### 課題
JSRの2015年4~12月期決算を報じる記事を、最後の文に続けて書き進めなさい。

JSRが25日発表した2015年4~12月の連結決算は、純利益が前年同期比14%減の197億円だった。スマートフォン(スマホ)需要の後退で、液晶ディスプレー材料の販売が不振だった。国内では自動車生産が低迷し、タイヤ用合成ゴムの出荷が落ち込んだ。
売上高は4%減の2944億円だった。半導体や液晶ディスプレー用材料などの多角化事業は5%増収。昨年バイオベンチャーの医学生物学研究所を連結子会社化した影響で売上高が増えたが、収益をけん引してきた電子材料の販売は振るわなかった。合成ゴムなどの石油化学系事業は9%の減収だった。タイヤ用合成ゴムは東南アジアでエコタイヤ向けが好調だが、国内不振が響いた。

### データ抜粋
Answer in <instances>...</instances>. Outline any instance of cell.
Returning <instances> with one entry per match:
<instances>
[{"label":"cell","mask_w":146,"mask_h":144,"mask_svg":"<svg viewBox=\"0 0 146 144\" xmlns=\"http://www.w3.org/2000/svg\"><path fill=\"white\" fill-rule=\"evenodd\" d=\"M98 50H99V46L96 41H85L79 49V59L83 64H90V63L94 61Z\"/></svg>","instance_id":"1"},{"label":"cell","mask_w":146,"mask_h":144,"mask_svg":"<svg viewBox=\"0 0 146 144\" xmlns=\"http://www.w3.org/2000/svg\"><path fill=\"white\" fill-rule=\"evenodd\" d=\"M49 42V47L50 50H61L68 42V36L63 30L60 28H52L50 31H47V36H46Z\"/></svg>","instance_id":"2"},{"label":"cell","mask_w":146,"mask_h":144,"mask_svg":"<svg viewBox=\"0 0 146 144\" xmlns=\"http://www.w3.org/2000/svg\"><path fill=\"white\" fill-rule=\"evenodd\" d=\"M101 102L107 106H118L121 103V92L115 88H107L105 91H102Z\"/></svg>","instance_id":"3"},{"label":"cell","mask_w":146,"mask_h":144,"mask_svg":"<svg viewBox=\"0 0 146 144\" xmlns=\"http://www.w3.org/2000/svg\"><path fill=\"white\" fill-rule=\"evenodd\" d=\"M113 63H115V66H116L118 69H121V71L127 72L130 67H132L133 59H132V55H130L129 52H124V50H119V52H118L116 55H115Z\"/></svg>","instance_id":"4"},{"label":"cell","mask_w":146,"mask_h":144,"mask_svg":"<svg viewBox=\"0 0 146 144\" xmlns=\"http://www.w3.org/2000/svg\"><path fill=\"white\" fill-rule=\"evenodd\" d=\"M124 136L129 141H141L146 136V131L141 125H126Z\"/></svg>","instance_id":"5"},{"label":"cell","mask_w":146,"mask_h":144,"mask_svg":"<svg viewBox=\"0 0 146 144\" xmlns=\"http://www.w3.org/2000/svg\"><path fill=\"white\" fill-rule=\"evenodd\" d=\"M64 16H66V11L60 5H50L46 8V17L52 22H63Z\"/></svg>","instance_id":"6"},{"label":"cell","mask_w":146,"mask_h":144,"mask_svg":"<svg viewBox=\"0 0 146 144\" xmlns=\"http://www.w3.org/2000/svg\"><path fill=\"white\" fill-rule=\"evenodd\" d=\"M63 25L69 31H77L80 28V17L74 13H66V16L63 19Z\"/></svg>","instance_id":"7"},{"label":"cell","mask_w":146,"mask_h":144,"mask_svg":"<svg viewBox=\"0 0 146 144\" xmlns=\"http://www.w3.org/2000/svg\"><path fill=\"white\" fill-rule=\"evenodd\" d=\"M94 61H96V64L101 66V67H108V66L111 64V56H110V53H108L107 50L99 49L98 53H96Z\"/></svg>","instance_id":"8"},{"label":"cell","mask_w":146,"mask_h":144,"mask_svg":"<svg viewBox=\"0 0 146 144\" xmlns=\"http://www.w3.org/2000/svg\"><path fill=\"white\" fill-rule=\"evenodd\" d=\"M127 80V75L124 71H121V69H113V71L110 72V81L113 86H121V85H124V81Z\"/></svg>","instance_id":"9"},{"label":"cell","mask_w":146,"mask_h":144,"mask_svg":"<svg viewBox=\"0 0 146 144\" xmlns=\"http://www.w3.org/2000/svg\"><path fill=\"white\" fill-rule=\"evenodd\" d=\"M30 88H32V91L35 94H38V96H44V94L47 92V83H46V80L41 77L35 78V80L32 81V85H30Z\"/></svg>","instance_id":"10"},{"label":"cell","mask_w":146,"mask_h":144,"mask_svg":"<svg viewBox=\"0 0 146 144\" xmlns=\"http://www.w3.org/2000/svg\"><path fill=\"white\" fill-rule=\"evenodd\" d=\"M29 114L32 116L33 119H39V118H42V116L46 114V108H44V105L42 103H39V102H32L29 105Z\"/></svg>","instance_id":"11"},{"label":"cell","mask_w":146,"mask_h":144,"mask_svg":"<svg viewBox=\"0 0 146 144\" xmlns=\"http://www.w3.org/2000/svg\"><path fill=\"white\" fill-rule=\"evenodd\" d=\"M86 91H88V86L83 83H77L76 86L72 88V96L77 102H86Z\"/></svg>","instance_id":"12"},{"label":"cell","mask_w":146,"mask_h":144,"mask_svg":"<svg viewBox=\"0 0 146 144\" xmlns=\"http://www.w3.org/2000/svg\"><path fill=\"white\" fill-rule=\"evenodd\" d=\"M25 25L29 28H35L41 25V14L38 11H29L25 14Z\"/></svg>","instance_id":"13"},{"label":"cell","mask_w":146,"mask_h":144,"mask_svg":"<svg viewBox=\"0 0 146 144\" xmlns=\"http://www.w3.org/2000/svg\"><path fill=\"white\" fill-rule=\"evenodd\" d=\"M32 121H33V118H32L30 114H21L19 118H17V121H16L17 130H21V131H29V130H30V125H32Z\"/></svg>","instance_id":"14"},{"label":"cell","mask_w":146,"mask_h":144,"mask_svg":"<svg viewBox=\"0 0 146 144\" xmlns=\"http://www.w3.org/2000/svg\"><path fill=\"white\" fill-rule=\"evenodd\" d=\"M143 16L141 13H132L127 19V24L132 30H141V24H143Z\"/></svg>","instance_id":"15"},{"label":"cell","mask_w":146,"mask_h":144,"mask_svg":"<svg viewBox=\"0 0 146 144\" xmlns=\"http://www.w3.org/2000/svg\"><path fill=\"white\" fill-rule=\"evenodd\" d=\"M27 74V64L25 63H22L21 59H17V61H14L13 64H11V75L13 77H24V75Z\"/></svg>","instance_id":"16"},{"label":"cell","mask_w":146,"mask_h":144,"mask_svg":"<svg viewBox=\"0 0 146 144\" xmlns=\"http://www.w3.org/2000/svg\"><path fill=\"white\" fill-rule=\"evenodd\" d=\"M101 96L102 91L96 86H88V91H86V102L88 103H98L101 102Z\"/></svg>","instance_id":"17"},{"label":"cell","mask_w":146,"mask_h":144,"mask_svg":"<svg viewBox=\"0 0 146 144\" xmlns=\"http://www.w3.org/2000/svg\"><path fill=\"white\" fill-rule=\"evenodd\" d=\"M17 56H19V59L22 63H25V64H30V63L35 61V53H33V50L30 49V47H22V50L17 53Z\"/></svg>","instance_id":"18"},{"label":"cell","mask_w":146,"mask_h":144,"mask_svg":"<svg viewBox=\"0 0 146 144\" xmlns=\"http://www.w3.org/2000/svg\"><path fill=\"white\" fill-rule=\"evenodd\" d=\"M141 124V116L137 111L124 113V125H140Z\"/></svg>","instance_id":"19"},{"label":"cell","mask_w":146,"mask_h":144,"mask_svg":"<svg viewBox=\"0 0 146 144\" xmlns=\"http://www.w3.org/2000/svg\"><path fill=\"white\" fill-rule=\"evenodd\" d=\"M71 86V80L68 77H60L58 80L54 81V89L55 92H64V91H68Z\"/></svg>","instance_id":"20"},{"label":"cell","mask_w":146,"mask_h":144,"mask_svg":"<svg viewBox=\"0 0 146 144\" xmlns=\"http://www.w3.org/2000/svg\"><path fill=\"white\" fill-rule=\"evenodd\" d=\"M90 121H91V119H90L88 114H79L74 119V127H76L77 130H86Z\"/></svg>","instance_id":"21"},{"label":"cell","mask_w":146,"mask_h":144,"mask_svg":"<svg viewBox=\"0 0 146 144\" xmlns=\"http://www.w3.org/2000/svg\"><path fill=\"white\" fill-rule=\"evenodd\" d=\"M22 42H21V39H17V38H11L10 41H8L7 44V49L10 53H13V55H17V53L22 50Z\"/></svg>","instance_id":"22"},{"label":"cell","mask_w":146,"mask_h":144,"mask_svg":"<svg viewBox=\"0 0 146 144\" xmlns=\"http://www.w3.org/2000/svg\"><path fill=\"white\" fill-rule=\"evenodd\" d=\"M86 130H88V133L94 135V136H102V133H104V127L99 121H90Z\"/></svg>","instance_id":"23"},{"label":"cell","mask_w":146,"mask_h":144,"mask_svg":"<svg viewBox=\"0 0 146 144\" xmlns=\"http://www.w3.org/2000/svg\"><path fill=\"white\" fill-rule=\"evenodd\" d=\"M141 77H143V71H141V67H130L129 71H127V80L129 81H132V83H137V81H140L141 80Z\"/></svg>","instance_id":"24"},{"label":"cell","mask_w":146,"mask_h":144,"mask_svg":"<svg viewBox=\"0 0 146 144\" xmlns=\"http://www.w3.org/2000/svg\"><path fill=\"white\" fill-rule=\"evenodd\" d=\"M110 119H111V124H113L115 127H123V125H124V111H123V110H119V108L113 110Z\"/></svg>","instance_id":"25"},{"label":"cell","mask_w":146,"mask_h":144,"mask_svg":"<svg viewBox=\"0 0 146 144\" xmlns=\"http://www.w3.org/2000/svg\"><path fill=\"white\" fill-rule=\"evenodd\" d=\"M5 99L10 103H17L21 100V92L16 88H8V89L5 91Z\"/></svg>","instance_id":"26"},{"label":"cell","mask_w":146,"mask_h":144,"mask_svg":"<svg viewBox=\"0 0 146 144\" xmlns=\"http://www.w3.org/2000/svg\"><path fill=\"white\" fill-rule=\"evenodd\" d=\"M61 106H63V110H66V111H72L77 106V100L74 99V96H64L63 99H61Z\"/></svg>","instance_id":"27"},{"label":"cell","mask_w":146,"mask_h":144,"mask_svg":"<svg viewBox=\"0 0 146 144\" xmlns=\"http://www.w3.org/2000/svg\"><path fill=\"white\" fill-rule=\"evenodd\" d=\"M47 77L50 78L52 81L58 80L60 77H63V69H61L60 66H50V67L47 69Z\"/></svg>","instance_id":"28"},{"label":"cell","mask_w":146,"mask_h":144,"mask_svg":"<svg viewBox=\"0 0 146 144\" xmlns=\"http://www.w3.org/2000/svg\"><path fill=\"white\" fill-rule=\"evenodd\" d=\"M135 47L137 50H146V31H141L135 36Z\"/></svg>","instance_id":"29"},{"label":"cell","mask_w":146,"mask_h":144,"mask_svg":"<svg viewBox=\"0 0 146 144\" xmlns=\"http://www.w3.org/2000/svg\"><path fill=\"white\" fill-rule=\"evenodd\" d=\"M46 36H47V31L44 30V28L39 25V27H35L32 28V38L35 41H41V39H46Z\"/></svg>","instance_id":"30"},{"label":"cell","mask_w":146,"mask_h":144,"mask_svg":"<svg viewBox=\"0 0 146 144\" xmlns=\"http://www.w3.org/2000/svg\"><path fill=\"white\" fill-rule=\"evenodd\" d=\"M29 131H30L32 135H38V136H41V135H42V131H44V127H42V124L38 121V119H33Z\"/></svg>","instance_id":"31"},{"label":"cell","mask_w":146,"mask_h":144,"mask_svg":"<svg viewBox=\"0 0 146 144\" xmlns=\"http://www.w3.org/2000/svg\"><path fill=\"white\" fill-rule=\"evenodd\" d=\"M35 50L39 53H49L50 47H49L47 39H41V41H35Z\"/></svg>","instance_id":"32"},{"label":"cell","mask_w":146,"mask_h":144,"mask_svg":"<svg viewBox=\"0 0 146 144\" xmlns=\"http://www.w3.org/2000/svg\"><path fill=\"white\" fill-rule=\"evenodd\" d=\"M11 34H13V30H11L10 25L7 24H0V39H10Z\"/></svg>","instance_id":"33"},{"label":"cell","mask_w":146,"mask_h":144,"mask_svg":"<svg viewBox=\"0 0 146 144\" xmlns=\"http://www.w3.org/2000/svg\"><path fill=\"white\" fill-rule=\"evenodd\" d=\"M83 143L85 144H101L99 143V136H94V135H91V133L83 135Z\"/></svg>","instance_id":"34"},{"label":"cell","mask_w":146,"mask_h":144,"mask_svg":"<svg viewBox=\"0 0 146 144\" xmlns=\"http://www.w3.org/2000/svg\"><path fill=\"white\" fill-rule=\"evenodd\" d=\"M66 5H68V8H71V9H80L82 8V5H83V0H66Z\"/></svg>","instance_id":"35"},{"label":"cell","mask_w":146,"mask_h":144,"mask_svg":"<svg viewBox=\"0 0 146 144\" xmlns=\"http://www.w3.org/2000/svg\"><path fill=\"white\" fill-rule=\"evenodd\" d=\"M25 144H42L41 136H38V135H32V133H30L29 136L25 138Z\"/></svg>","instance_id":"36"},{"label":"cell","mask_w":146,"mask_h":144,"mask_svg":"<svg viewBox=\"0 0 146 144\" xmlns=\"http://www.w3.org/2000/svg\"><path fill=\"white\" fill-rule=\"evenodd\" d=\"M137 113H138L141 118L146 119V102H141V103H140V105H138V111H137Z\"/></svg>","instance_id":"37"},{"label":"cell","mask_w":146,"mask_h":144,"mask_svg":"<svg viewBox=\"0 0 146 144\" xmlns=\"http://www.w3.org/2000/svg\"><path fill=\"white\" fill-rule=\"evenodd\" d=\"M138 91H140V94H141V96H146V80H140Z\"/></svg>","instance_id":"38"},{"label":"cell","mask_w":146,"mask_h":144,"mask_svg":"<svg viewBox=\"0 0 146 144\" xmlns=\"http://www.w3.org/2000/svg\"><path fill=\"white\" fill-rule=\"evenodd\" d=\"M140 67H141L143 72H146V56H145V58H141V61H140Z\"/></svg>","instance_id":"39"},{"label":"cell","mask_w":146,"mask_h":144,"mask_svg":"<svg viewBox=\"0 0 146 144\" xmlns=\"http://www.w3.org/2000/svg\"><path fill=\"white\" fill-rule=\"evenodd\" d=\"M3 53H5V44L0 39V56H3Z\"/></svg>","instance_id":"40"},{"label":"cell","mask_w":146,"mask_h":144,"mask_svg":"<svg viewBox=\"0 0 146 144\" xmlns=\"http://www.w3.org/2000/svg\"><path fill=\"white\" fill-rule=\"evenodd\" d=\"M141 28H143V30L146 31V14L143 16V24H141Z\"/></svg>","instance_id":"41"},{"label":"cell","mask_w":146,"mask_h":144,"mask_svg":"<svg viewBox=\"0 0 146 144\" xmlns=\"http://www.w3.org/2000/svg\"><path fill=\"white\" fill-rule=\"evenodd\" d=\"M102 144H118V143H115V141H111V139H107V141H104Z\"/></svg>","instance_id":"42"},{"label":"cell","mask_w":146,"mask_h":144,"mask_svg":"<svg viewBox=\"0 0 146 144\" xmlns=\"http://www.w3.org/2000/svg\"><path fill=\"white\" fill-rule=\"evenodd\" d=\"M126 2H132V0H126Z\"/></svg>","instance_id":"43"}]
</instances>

### 解答
営業利益は3%減の294億円。原油安で合成ゴムなどの原料コストは下がったが、販売減を補えなかった。経常利益は278億円と16%減った。タイ子会社の設備資金をドル建てで借り入れており、ドル高・バーツ安で26億円の為替差損が出た。
「合成ゴムの市況悪化は底を打った」(平野勇人取締役)として、16年3月期通期の予想は据え置いた。営業利益は前期比8%増の410億円、純利益は微増の300億円を見込む。